A deadly, vicious sort of calm filled Celaena’s veins. She’d snapped once at Lysandra—when they were thirteen and Lysandra had snatched a lovely lace fan right out of Celaena’s hands. The ensuing fight had sent them tumbling down a flight of stairs. Celaena had spent a night in the Keep’s dungeon for the welts she’d left on Lysandra’s face by beating her with the fan itself.
She tried to ignore how close the girl stood to Sam. He’d always been kind to the courtesans, and they all adored him. His mother had been one of them, and had asked Arobynn—a patron of hers—to look after her son. Sam had only been six when she was murdered by a jealous client. Celaena crossed her arms. “Should I bother to ask what you’re doing here?”
Lysandra gave her a knowing smile. “Oh, Arobynn”—she purred his name like they were the most intimate of friends—“threw me a luncheon in honor of my upcoming Bidding.”
Of course he did. “He invited your future clients here?”

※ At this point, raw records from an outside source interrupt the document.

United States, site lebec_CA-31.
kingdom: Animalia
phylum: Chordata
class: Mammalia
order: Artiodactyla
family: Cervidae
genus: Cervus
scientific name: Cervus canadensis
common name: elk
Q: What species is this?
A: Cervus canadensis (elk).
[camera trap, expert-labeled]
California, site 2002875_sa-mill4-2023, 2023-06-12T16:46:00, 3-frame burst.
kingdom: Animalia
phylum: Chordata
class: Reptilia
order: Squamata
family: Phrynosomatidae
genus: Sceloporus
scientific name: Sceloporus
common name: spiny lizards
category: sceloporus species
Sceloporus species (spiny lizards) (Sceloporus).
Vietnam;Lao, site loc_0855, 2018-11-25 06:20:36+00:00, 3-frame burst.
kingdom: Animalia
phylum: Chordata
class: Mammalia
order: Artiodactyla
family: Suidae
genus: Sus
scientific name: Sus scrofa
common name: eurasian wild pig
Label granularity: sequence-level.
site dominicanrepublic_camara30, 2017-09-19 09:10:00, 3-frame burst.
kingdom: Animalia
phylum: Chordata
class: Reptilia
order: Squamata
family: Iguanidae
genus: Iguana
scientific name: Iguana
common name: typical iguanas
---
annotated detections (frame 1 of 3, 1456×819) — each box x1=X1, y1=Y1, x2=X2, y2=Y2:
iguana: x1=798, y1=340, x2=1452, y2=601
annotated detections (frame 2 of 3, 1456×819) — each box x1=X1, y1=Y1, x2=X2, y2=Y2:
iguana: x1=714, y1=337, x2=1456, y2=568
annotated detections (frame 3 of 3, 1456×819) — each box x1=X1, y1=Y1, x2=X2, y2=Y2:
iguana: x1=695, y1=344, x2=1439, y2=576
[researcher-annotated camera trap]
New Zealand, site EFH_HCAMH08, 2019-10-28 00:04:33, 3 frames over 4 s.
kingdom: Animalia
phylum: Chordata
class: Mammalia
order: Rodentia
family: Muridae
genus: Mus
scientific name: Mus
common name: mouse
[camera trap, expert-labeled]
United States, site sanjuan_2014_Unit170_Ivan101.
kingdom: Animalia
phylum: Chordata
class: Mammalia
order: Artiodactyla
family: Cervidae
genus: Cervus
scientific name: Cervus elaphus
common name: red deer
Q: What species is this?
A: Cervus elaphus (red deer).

“Oh, no.” Lysandra giggled. “This is just for me and the girls. And Clarisse, of course.” She used her madam’s name, too, like a weapon, a word meant to crush and dominate—a word that whispered: I am more important than you; I have more influence than you; I am everything and you are nothing.
“Lovely,” Celaena replied. Sam still hadn’t said anything.
Lysandra lifted her chin, looking down her delicately freckled nose at Celaena. “My Bidding is in six days. They expect me to break all the records.”
Celaena had seen a few young courtesans go through the Bidding process—girls trained until they were seventeen, when their virginity was sold to the highest bidder.
“Sam,” Lysandra went on, putting a slender hand on his arm, “has been so helpful with making sure all the preparations are ready for my Bidding party.”
Celaena was surprised at the swiftness of her desire to rip that hand right off Lysandra’s wrist. Just because he sympathized with the courtesans didn’t mean he had to be so … friendly with them.
Sam cleared his throat, straightening. “Not that helpful. Arobynn wanted to make sure that the vendors and location were secure.”
“Important clientele must be given the best treatment,” Lysandra trilled. “I do wish I could tell you who will be in attendance, but Clarisse would kill me. It’s extraordinarily hush-hush and need-to-know.”
It was enough. One more word out of the courtesan’s mouth, and Celaena was fairly certain she’d punch Lysandra’s teeth down her throat. Celaena angled her head, her fingers curling into a fist. Sam saw the familiar gesture and pried Lysandra’s hand off his arm. “Go back to the luncheon,” he told her.
Lysandra gave Celaena another one of those smiles, which she then turned on Sam. “When are you coming back in?” Her full, red lips formed a pout.
Enough, enough, enough.
Celaena turned on her heel. “Enjoy your quality company,” she said over her shoulder.
“Celaena,” Sam said.
But she wouldn’t turn around, not even when she heard Lysandra giggle and whisper something, not even when all she wanted in the entire world was to grab her dagger and throw, as hard as she could, right toward Lysandra’s impossibly beautiful face.
She’d always hated Lysandra, she told herself. Always hated her. Her touching Sam like that, speaking to Sam like that, it didn’t change things. But …
Though Lysandra’s virginity was unquestionable—it had to be—there were plenty of other things that she could still do. Things that she might have done with Sam …
Feeling sick and furious and small, Celaena reached her bedroom and slammed the door hard enough to rattle the rain-splattered windows.